▶ **Stated goal**
In the records below, take the part that opens with the line containing "Across the group" and closes with the line containing "4.53 meters", and set it out as a numbered list with blank lines dropped. Include only those lines.

— Begin Available records —

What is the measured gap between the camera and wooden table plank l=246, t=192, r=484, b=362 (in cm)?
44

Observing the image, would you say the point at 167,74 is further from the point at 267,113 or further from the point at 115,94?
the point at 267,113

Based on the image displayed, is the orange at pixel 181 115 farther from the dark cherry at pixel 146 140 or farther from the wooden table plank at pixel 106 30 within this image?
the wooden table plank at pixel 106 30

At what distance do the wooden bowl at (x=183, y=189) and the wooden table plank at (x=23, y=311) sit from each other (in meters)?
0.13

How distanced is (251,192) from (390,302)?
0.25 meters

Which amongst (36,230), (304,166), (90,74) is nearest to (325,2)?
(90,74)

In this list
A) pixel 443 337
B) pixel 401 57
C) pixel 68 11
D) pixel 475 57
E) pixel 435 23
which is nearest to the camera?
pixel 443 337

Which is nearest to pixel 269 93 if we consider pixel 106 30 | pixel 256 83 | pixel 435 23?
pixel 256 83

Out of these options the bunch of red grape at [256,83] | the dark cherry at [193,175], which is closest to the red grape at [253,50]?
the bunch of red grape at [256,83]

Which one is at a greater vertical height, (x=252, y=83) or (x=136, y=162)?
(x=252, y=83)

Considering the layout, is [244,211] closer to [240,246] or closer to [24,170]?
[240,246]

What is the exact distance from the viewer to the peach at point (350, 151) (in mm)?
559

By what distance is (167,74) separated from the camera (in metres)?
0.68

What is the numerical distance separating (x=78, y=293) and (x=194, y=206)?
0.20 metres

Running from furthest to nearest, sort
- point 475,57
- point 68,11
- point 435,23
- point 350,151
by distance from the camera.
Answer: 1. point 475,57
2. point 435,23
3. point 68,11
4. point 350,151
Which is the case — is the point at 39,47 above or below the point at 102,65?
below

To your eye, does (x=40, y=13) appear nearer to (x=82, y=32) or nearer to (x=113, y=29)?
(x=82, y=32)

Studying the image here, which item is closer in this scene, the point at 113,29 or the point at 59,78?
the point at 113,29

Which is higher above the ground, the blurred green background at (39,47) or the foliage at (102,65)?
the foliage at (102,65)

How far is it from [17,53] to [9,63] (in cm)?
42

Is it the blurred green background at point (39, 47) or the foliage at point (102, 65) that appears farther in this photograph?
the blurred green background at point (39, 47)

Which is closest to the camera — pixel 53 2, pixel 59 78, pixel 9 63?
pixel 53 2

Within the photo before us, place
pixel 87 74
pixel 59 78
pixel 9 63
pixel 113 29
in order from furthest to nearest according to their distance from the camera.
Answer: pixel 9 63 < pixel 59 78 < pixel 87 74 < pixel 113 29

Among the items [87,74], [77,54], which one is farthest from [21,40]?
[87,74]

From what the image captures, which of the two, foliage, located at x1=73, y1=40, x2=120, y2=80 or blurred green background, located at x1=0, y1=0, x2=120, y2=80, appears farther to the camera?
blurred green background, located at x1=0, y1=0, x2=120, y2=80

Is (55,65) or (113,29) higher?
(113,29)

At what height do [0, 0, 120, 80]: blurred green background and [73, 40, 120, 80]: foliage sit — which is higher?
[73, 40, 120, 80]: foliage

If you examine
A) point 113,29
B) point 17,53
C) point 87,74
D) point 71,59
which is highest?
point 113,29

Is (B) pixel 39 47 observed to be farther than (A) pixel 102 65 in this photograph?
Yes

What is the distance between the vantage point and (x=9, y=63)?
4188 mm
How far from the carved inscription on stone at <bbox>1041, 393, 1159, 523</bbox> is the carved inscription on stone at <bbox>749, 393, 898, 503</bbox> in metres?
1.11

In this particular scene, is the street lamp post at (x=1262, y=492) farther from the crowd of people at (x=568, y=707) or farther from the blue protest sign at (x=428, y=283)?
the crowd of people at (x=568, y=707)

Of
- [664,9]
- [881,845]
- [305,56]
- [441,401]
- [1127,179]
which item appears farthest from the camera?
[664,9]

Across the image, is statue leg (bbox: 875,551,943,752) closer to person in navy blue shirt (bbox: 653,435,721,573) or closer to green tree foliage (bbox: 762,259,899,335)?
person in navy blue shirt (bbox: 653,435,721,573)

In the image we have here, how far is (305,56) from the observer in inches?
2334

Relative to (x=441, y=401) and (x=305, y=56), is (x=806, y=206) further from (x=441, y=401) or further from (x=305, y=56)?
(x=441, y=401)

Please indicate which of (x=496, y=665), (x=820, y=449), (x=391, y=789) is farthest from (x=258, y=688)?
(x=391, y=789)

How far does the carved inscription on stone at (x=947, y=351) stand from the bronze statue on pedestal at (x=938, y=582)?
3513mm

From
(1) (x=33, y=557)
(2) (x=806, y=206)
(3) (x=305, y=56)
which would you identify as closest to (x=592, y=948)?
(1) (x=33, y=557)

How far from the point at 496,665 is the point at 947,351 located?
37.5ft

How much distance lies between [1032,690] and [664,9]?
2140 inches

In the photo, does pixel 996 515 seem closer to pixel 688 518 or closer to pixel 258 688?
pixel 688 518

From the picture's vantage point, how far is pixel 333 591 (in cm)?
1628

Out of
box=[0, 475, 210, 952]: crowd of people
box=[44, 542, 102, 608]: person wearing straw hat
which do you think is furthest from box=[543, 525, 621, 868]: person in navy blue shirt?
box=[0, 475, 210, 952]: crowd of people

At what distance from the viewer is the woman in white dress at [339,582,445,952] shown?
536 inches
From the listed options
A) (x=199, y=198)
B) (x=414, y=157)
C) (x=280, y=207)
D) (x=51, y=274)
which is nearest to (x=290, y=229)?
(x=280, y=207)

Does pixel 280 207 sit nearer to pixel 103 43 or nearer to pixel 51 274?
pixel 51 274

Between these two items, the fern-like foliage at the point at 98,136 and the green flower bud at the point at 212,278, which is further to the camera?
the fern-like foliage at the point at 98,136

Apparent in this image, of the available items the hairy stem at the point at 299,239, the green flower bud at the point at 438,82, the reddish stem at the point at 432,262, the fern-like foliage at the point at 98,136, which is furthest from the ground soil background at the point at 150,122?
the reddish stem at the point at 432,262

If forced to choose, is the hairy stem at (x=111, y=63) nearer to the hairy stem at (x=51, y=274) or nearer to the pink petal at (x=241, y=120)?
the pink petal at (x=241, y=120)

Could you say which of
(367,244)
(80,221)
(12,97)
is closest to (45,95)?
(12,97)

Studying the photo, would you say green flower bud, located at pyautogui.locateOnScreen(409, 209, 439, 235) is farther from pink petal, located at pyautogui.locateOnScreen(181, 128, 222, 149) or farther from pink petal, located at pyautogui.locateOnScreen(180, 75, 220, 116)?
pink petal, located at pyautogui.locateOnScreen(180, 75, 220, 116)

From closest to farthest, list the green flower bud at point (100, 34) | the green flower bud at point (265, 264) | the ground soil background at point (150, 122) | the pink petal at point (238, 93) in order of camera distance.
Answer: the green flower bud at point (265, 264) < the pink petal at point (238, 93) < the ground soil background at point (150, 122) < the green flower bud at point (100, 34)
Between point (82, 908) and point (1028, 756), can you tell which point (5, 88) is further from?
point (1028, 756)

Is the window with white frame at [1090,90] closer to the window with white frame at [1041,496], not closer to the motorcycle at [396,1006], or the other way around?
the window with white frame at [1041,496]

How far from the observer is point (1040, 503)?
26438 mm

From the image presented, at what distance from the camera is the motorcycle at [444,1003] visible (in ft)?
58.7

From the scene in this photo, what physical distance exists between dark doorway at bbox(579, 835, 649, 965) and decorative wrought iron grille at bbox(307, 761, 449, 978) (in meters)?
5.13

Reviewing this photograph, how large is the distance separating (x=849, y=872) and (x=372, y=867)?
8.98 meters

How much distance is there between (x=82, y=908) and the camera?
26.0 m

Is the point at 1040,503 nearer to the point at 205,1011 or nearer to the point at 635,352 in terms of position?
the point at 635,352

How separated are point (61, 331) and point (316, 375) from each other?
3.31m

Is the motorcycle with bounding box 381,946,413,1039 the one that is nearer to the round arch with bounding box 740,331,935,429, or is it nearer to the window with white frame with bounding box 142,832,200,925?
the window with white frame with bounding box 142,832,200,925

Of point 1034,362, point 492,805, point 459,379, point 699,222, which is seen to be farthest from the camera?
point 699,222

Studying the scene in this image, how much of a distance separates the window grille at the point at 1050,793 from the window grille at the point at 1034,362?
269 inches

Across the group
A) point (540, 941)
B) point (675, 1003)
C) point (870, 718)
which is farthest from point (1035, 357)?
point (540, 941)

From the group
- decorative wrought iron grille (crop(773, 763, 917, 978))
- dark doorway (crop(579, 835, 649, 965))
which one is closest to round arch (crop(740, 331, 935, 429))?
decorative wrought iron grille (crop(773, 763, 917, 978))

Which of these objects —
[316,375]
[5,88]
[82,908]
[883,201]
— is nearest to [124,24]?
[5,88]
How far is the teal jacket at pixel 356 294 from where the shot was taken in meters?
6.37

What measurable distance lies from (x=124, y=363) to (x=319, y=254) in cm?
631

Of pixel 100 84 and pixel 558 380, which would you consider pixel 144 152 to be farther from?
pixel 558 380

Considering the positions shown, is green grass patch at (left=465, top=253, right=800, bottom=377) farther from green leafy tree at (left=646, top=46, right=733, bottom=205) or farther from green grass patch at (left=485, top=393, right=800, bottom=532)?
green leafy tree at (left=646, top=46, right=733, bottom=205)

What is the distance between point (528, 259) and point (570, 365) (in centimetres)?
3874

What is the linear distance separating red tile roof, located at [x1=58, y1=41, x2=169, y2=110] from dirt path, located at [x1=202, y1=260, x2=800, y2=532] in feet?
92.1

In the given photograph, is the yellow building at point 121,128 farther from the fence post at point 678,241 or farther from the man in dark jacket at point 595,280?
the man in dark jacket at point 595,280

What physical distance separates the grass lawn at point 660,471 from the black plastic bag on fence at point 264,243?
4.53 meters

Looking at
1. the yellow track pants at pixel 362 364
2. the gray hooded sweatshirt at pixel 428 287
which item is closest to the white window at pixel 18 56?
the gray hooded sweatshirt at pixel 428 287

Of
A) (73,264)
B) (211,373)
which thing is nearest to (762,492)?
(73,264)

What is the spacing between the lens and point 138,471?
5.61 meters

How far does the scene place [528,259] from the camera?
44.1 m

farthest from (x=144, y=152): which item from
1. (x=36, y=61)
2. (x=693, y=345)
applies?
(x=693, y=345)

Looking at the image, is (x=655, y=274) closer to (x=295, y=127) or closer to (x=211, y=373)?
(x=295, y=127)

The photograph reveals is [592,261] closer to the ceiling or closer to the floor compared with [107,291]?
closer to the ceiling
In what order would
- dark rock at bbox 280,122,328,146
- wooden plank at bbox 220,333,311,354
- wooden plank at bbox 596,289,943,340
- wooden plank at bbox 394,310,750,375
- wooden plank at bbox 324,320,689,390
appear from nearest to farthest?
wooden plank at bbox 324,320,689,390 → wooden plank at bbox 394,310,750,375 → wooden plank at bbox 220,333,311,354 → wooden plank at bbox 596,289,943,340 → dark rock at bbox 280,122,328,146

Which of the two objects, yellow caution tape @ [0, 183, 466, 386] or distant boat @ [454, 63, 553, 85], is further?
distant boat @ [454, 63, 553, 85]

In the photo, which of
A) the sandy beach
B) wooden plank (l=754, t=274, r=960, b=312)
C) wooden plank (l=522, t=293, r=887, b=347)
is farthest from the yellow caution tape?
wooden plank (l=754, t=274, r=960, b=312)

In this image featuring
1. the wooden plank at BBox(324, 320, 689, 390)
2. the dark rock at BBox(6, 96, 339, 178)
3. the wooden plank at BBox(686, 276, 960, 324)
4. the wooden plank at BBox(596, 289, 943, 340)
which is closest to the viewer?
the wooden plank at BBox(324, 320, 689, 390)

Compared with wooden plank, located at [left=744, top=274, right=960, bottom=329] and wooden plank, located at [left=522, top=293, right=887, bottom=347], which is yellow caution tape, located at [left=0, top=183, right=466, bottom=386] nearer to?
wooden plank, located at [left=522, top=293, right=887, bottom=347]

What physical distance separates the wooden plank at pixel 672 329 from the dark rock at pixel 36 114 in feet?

— End Available records —

▶ **Reply to the exercise**
1. Across the group
2. A) point (540, 941)
3. B) point (675, 1003)
4. C) point (870, 718)
5. which is farthest from point (1035, 357)?
6. point (540, 941)
7. From the group
8. - decorative wrought iron grille (crop(773, 763, 917, 978))
9. - dark doorway (crop(579, 835, 649, 965))
10. which one is closest to round arch (crop(740, 331, 935, 429))?
11. decorative wrought iron grille (crop(773, 763, 917, 978))
12. Which of these objects —
13. [316,375]
14. [5,88]
15. [82,908]
16. [883,201]
17. — is nearest to [124,24]?
18. [5,88]
19. How far is the teal jacket at pixel 356 294 from where the shot was taken in meters?
20. 6.37
21. What measurable distance lies from (x=124, y=363) to (x=319, y=254) in cm?
22. 631
23. Of pixel 100 84 and pixel 558 380, which would you consider pixel 144 152 to be farther from?
24. pixel 558 380
25. Considering the positions shown, is green grass patch at (left=465, top=253, right=800, bottom=377) farther from green leafy tree at (left=646, top=46, right=733, bottom=205) or farther from green grass patch at (left=485, top=393, right=800, bottom=532)?
26. green leafy tree at (left=646, top=46, right=733, bottom=205)
27. What is the distance between point (528, 259) and point (570, 365) (in centimetres)?
28. 3874
29. What is the linear distance separating red tile roof, located at [x1=58, y1=41, x2=169, y2=110] from dirt path, located at [x1=202, y1=260, x2=800, y2=532] in feet?
30. 92.1
31. In the given photograph, is the yellow building at point 121,128 farther from the fence post at point 678,241 or farther from the man in dark jacket at point 595,280?
32. the man in dark jacket at point 595,280
33. What physical distance separates the grass lawn at point 660,471 from the black plastic bag on fence at point 264,243?
34. 4.53 meters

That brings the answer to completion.